Selain itu, menurut Roy, peredaran uang di masyarakat juga mengalami penurunan signifikan, turun sekitar 16% dibandingkan tahun sebelumnya. Pada 2024, peredaran uang mencapai Rp137 triliun, sementara di 2025 hanya sekitar Rp114 triliun.
“Indeks penjualan ritel (IPR) kita juga turun dari 122 menjadi 112. Jadi semua indikator menandakan memang masyarakat menahan, menahan belanja. Jadi ada dua model. Ada yang menahan belanja meski mereka punya uang, ada juga yang menahan belanja karena mereka ter-PHK," sebut Roy.
Roy juga menyoroti dampak dari penurunan daya beli terhadap pertumbuhan ekonomi.

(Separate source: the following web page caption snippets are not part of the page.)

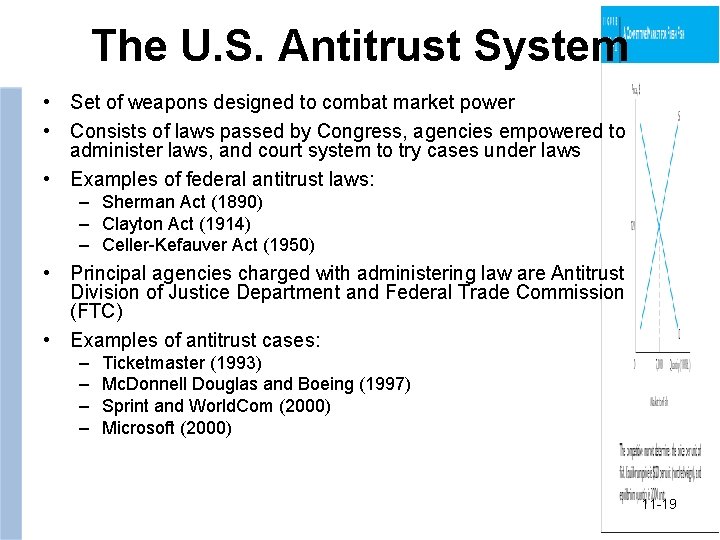 The U. S. Antitrust System • Set of weapons designed to combat market power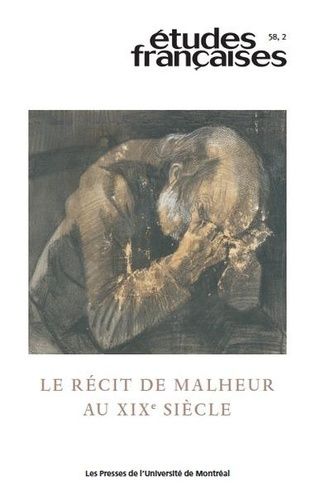 Emprunter Etudes françaises Volume 58 N° 2/2022 : Le récit de malheur au XIXe siècle livre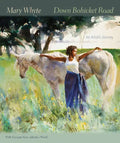 Down Bohicket Road: An Artist's Journey. Paintings and Sketches by Mary Whyte, with Excerpts from Alfreda's World. - Paperback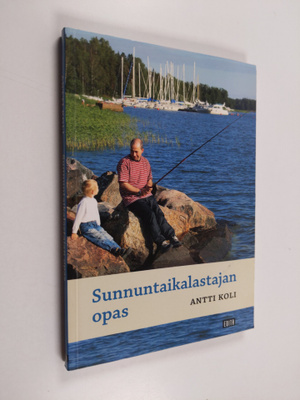Antti Koli : Sunnuntaikalastajan opas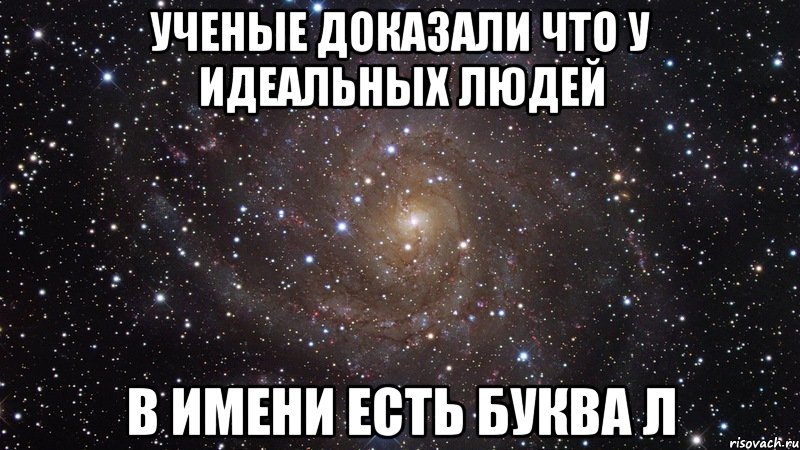 ученые доказали что у идеальных людей в имени есть буква л, Мем  Космос (офигенно)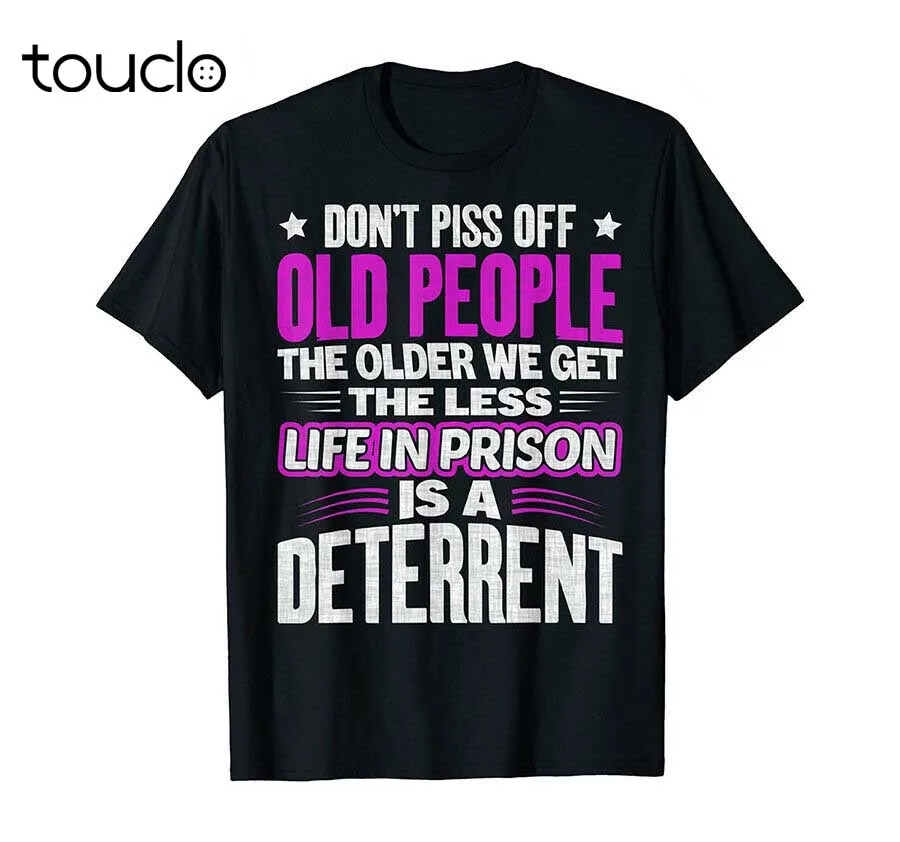 

New Don'T Piss Off Old People The Older We Get The Less Quote Men Black Shirt Unisex S-5Xl Xs-5Xl Custom Gift Creative Funny Tee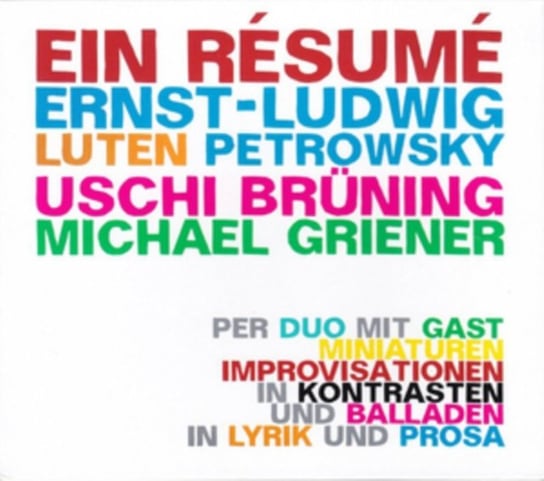 Ein Resume Ernst-Ludwig Luten Petrowsky, Uschi Brüning & Michael Griener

Jika tahun lalu pertumbuhan ekonomi kuartal kedua mencapai 5,17, tahun ini diperkirakan hanya berada di kisaran 4,8-4,9. Pertumbuhan ritel pun tidak lagi mencapai double digit seperti tahun sebelumnya yang berada di angka 18-20%, melainkan hanya sekitar 8-9%.
“Pemerintah seharusnya mencermati indikator-indikator ini untuk mengambil langkah-langkah strategis dalam mendorong konsumsi masyarakat,” pungkas Roy.